═══ Text excerpt
Established as The Skamokawa Eagle in 1891

Cathlamet man makes New Zealand trek

Cathlamet resident Paul Tillman is back at his post at the Cathlamet Market and as a volunteer with the Cathlamet Fire Department, but if you are like me and noticed his absence, he's been on a bit of an amble.

Last fall, he headed home to his native Minnesota to spend a week with his family before stepping on a plane to New Zealand to complete his third through hike.

"It was actually kind of nice," Tillman said. "It was our fall, but since I went to the southern hemisphere, it was their spring. I went through their summer and to fall, and then I came back to our spring. I completely skipped winter with this trip."

Tillman has a love/hate relationship with through hikes. He completed the Appalachian Trail in 2013 and the Pacific Crest Trail in 2015. It was time to take on another challenge.

"My first trail, I'd gotten laid off from work, and I was really angry," Tillman said. "So I took my severance package to cool off and hike the trail. I got done with the first one and I thought, I'm never doing that ever again. A few weeks later I was planning the next one."

"They are incredibly physically taxing and mentally draining," he added. "It is simultaneously the worst and best thing I've ever done. You get done and you think I'm never going through that hardship again. And then you think, oh, that was so awesome, I miss it!"
══════
═══ Extracted records
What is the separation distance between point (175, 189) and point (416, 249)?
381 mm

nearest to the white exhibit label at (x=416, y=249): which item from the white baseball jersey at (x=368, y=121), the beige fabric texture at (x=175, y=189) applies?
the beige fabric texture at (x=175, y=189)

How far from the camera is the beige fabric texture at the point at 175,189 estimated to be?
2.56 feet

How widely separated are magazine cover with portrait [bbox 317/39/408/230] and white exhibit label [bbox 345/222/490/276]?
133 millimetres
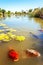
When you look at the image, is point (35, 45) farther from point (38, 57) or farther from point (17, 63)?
point (17, 63)

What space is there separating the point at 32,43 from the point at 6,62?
3.20 metres

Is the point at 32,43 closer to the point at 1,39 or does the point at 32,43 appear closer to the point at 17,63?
the point at 1,39

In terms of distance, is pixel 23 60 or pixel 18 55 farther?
pixel 18 55

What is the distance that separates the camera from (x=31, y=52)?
24.6 feet

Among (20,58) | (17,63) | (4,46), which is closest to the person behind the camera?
(17,63)

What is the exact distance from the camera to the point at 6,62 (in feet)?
20.9

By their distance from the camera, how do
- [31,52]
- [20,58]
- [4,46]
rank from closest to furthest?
[20,58]
[31,52]
[4,46]

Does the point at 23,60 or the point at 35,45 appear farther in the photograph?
the point at 35,45

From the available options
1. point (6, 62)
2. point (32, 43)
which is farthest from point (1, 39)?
point (6, 62)

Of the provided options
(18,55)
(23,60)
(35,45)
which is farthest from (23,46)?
(23,60)

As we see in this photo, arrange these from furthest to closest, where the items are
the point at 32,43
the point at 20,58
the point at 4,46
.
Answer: the point at 32,43, the point at 4,46, the point at 20,58

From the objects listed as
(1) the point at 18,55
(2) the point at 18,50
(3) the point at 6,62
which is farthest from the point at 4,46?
(3) the point at 6,62

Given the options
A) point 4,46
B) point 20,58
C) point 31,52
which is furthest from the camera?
point 4,46

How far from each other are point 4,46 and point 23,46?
1.10 m
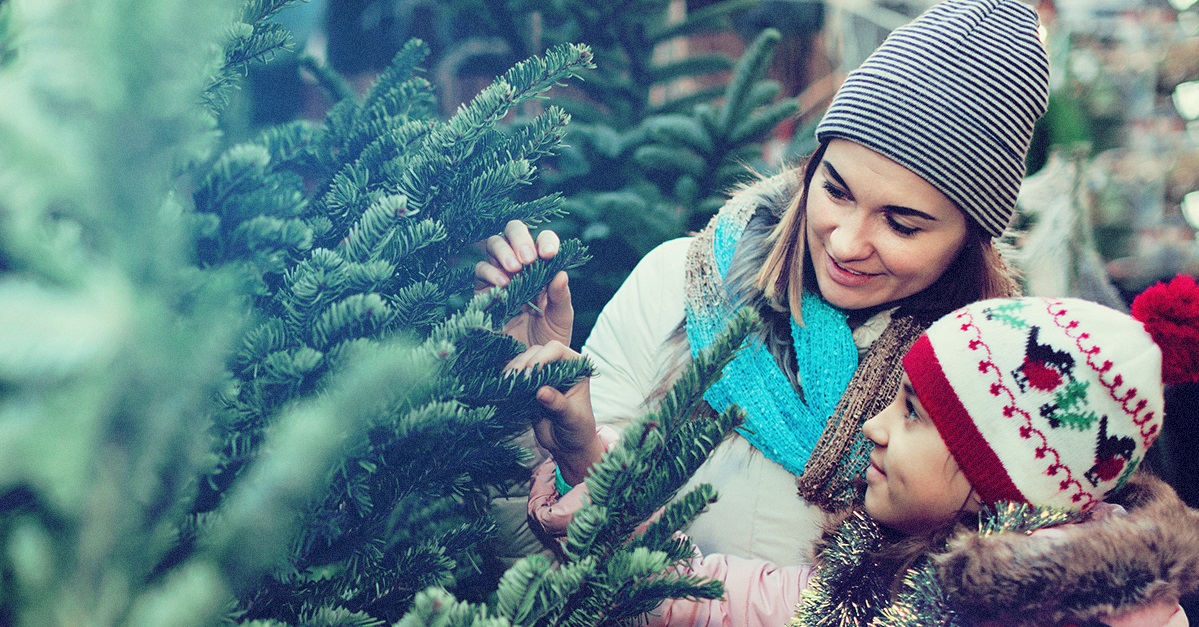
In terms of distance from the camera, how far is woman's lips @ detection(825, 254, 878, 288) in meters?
1.55

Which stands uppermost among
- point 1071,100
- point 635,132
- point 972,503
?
point 635,132

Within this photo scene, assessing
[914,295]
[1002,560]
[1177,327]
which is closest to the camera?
[1002,560]

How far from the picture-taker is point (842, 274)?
1557mm

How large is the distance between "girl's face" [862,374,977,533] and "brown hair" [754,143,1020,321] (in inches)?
14.3

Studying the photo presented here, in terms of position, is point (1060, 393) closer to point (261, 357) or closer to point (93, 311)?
point (261, 357)

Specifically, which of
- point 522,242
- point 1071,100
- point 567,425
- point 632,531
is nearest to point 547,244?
point 522,242

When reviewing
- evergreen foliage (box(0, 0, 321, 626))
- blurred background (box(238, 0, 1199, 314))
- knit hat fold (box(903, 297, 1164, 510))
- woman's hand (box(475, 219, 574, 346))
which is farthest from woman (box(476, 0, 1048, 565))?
══════
Continue the article about Paul Tillman's New Zealand trek, starting right after its last paragraph above.

_Result of this task_:
After flying into Auckland, Tillman spent a little time in the city setting up a bank account and getting everything lined up for the big adventure. And then he took a series of double decker buses to get to the northern tip of the northern island, where the Te Araroa Trail begins, at Cape Reinga.

"These trails are so long," Tillman said. "In the US, I might spend a week in the desert, or two weeks in the mountains. But here I'd wake up on the beach, go through a jungle, walk through a pasture land, eat lunch, go up a mountain, back down to a beach, and then through prairie land where I'd camp. The terrain would change by the hour."

"It was awesome and beautiful, but difficult to plan for, because you need different equipment for each situation," he added.

"It was definitely a level above trails I've done in America, as far as preparing for weather," Tillman said "If you think the weathermen here are terrible at predicting the weather, they are amazing compared to the people in New Zealand."

Some of his favorite hiking included the day he hiked up the side of Mt. Doom from Lord of the Rings, really named Mount Ngauruhoe, or the time he spent traveling through the Tararua Range.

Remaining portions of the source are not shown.